MLE and MAP
One most common situation is, we have a model that could produce the (unnormalized) probability \( p(x|\theta) \) for some observation \( x \). We are often interested in the most probable \( \theta \) given the data, i.e. \( \theta^* = \arg\max_\theta p(\theta|x) \).
Applying the Bayes’ rule, \( \theta^* = \arg\max_\theta p(x|\theta)p(\theta)/p(x). \) Since \( p(x) \) is independent of \( \theta \), it doesn’t affect the outcome of the \( \arg\max \) operation, we got \( \theta^* = \arg\max_\theta p(x|\theta)p(\theta) \), which is known as maximum a posteriori (MAP). If we assume a uniform (uninformative) prior \( p(\theta) \), if can be further reduced to just \( \theta^* = \arg\max_\theta p(x|\theta) \), which is known as maximum likelihood estimation (MLE).
Bayesian Methods
Sometimes we care more about the entire posterior distribution \( p(\theta|x) \) rather than a point estimation (\( \arg\max \)), in which case \(\theta\) is treated as a (latent) random variable insteand of a parameter.
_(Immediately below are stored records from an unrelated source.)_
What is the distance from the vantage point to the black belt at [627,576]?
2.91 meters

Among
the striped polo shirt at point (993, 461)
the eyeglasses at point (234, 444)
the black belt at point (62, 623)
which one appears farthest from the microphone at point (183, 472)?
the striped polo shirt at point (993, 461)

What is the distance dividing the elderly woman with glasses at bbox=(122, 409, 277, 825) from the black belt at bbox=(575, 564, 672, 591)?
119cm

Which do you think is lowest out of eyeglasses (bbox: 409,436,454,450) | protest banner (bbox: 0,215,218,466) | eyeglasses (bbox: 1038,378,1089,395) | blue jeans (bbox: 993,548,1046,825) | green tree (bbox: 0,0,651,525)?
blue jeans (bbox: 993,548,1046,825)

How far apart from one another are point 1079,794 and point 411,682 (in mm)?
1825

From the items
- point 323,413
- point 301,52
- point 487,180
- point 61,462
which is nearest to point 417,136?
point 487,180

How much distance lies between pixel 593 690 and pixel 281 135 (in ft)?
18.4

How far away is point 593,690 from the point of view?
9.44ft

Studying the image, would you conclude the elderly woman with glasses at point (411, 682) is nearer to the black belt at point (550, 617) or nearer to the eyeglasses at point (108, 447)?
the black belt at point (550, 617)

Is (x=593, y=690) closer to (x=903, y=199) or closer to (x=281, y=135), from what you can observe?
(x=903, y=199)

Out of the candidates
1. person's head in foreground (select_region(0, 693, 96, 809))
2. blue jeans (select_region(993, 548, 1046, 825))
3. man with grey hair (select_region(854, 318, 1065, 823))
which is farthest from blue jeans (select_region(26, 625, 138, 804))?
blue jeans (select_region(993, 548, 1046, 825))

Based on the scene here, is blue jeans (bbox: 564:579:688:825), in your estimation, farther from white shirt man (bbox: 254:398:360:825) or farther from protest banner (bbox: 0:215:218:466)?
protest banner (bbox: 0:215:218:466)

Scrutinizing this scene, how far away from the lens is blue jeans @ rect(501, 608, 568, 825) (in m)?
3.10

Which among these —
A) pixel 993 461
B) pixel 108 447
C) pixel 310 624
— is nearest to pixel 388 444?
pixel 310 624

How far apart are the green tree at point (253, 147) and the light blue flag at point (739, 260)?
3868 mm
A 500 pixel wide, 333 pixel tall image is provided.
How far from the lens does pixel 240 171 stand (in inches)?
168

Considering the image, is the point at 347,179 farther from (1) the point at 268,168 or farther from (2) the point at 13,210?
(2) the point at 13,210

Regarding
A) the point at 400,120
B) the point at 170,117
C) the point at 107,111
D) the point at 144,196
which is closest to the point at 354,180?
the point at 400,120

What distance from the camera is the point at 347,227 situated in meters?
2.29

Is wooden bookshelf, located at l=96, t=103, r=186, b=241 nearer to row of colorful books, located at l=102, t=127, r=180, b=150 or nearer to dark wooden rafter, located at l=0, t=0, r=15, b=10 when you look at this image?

These two approaches (point estimation and posterior distribution) are derived from the Frequentist v.s. Bayesian views of Statistics respectively. There’s a neat introduction on Coursera, Bayesian approach to statistics.
Posterior Probability
The difficulty of Bayesian methods often arises in computing the marginal \( p(x) = \int p(x|\theta)p(\theta) d\theta \), as mentioned in Pattern Recognition and Machine Learning
In the case of continuous variables, the required integrations may not have closed-form analytical solutions, while the dimensionality of the space and the complexity of the integrand may prohibit numerical integration. For discrete variables, the marginalizations involve summing over all possible configurations of the hidden variables, and though this is always possible in principle, we often find in practice that there may be exponentially many hidden states so that exact calculation is prohibitively expensive.
Ideally we would like \( p(\theta) \) to be the conjugate prior of the likelihood function \( p(x|\theta) \), so that the posterior can be solved analytically and furthermore can be used again as the prior for subsequent analyses. For instance say the model follows \( N(x|f(\theta), \sigma) \), and the prior of \( \theta \) is also Gaussian, then the posterior would be another Gaussian distribution if \( f(\theta) \) is linear.
Conjugate prior-likelihood pairs often allow the marginal \( p(x) \) to be expressed in closed form. In other cases we normally turn to variational methods or sampling or the combination of both for approximation.
Discussion
Do not be confused with the notion of the discriminative and generative models. In discriminative (\( p(y|x) \)) and generative (\( p(y, x) \)) models, it assumes the data can be formed as \(x\) the input and \(y\) the target. While in our discussion, \(x\) is the data \(\theta\) is the parameter, how we solve for the parameters is independent of which model we choose.